(Relevés de questions sur des scènes)
——

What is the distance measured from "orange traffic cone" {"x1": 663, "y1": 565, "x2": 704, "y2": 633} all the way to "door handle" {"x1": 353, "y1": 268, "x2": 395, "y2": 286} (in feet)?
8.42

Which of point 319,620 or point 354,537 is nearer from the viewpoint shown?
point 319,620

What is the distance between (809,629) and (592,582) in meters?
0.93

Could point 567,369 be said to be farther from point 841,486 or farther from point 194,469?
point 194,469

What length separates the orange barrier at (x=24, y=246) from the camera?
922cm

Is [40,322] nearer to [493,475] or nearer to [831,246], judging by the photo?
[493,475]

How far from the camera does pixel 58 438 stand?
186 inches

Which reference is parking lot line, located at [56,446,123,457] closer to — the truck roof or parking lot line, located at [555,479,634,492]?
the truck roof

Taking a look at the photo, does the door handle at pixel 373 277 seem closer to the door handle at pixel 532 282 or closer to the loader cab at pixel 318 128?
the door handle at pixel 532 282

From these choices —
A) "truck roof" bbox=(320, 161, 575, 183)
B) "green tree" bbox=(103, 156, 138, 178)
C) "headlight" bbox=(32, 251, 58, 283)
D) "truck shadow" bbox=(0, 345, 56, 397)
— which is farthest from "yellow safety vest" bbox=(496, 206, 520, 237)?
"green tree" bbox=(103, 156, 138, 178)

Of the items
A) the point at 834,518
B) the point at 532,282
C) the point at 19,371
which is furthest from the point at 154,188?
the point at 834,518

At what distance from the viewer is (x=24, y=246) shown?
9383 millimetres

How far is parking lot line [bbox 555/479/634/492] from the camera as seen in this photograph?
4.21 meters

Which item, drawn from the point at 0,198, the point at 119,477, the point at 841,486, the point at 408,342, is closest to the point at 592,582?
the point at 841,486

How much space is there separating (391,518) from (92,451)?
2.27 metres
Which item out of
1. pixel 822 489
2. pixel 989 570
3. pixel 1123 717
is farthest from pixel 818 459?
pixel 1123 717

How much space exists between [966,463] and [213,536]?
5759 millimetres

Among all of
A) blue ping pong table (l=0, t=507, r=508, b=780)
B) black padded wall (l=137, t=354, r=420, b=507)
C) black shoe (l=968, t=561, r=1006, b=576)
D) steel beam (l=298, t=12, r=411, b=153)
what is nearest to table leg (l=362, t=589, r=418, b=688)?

——

(Consignes de l'exercice)
Recopiez à l'identique, s'il vous plaît, les lignes des entrées ci-dessus, en partant de celle qui contient « Which item, drawn » et en continuant jusqu'à celle qui contient « 2.27 metres », ces deux lignes comprises.

(Réponse complète)
Which item, drawn from the point at 0,198, the point at 119,477, the point at 841,486, the point at 408,342, is closest to the point at 592,582?
the point at 841,486

How much space is there separating (391,518) from (92,451)?
2.27 metres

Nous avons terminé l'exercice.